# SS 11.06.16 - Haydn #44 "Trauer"



## realdealblues (Mar 3, 2010)

A continuation of the Saturday Symphonies Tradition:

Welcome to another weekend of symphonic listening! 
_*
*_For your listening pleasure this weekend:*

Franz Joseph Haydn (1732 - 1809)*

Symphony No. 44 in E minor, H. 1/44 "Trauer" 

1. Allegro con brio
2. Menuetto: Allegretto
3. Adagio
4. Finale: Presto

---------------------

Post what recording you are going to listen to giving details of Orchestra / Conductor / Chorus / Soloists etc - Enjoy!


----------



## realdealblues (Mar 3, 2010)

Another Saturday Symphony is upon us and this week we're back to Papa Haydn 

I always love a weekend with Papa Haydn, I'll be listening to:

View attachment 85599


Antal Dorati/Philharmonia Hungarica


----------



## Pugg (Aug 8, 2014)

realdealblues said:


> Another Saturday Symphony is upon us and this week we're back to Papa Haydn
> 
> I always love a weekend with Papa Haydn, I'll be listening to:
> 
> ...


Easy one this time, this one also :tiphat:


----------



## D Smith (Sep 13, 2014)

Haydn on a sunny weekend is always good! I'll be listening to Pinnock and the English Concert.


----------



## Mahlerian (Nov 27, 2012)

I'll go for Pinnock as well:


----------



## AClockworkOrange (May 24, 2012)

I'll go with Ferenc Fricsay & the Kölner-Rundfunk-Sinfonie-Orchester on the Audite label.

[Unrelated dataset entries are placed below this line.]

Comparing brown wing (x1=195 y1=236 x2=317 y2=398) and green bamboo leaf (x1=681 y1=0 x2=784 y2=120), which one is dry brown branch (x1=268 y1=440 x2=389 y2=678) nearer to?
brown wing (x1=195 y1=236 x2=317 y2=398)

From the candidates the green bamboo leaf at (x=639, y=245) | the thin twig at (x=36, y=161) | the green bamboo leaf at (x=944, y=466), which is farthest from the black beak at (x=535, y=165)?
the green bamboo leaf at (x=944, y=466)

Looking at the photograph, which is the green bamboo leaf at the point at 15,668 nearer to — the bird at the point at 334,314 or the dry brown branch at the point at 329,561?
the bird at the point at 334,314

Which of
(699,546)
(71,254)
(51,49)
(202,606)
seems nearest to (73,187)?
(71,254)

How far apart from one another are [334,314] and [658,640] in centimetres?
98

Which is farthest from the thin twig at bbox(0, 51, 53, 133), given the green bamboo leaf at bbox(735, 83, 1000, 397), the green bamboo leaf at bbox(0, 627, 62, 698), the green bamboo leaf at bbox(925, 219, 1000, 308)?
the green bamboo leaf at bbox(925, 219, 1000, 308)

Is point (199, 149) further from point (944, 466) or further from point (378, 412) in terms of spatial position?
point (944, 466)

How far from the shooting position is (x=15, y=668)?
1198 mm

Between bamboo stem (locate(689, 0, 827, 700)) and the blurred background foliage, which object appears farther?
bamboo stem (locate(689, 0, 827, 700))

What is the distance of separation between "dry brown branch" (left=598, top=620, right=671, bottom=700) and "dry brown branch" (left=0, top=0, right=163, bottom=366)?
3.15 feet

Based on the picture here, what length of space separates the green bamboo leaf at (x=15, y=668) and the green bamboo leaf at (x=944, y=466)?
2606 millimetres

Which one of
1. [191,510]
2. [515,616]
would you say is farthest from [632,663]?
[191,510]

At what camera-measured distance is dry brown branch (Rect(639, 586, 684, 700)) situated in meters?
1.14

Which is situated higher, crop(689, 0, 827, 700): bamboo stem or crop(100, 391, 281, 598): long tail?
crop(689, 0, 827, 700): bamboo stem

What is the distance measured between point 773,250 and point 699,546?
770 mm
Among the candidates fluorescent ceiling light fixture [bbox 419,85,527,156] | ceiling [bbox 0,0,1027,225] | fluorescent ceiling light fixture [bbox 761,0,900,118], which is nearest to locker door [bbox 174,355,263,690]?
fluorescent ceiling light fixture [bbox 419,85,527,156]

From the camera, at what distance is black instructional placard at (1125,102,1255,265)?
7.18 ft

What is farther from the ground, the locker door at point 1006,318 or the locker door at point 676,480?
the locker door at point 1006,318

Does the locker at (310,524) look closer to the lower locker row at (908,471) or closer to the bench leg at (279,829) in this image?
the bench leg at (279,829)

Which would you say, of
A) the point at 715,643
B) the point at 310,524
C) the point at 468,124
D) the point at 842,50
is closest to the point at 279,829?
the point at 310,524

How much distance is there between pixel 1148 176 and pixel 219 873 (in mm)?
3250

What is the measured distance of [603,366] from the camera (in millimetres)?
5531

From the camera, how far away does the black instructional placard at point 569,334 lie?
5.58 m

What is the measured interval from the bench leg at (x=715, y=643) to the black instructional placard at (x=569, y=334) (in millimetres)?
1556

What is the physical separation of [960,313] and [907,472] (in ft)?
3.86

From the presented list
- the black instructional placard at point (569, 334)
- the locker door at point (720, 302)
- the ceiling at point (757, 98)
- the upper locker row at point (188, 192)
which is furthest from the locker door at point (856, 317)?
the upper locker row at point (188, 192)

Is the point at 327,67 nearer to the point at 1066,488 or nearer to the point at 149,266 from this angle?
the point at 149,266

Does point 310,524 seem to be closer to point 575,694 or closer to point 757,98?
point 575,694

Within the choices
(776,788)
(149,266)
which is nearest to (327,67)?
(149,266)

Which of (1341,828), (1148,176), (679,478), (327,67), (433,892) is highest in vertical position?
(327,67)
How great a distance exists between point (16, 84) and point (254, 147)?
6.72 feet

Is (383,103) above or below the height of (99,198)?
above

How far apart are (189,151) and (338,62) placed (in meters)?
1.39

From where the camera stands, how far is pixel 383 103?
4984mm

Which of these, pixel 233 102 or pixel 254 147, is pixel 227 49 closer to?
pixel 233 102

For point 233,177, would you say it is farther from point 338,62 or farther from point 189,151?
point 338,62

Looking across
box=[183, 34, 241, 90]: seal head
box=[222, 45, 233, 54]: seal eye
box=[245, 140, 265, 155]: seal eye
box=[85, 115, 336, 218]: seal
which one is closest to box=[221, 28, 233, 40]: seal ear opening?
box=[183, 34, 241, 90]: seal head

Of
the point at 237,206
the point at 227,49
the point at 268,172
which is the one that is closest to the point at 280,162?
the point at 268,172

This is because it is in my Smartphone and I am working tomorrow.

However, I will also add the Hogwood recording after work if time permits.


----------



## Mika (Jul 24, 2009)

Haydn miracle box


----------



## Haydn man (Jan 25, 2014)

realdealblues said:


> Another Saturday Symphony is upon us and this week we're back to Papa Haydn
> 
> I always love a weekend with Papa Haydn, I'll be listening to:
> 
> ...


You can't go wrong with Dorati, but just for good measure I shall go for Pinnock as well


----------



## chesapeake bay (Aug 3, 2015)

I'll listen to Barenboim and the English Chamber Orchestra


----------



## Vaneyes (May 11, 2010)

Recorded 1990. Recording Engineer: Tony Faulkner.










Related:


----------



## Biwa (Aug 3, 2015)

Allow me to join you on this one with...

Concertgebouw Chamber Orchestra
Marco Boni (conductor)


----------



## CDs (May 2, 2016)

Biwa said:


> Allow me to join you on this one with...
> 
> Concertgebouw Chamber Orchestra
> Marco Boni (conductor)
> ...


Same one I will be listening to. SACD!


----------



## chesapeake bay (Aug 3, 2015)

Vaneyes said:


> Recorded 1990. Recording Engineer: Tony Faulkner.
> 
> Related:


Thanks for that link, what a fascinating interview

p.s I find myself having to listen to Hildegard of Bingen as a result


----------



## chesapeake bay (Aug 3, 2015)

Quite enjoyable listening, is there a melody in the adagio that is found somewhere in Mozart, possibly a piano concerto?


----------



## chesapeake bay (Aug 3, 2015)

I had to dig up a copy of the Hanover band directed by Roy Goodman as posted by Vaneyes above. Very dynamic and energetic, quite different than the Barenboim I listened to, which is very smooth and mellow. Such totally different approaches and yet it works very well both ways.


----------



## PeterF (Apr 17, 2014)

I have two versions. the Dorati and the one on SACD by Marco Boni.

Have decided to pull and listen to the SACD recording by Boni with the Concertgebouw Chamber Orchestra.


----------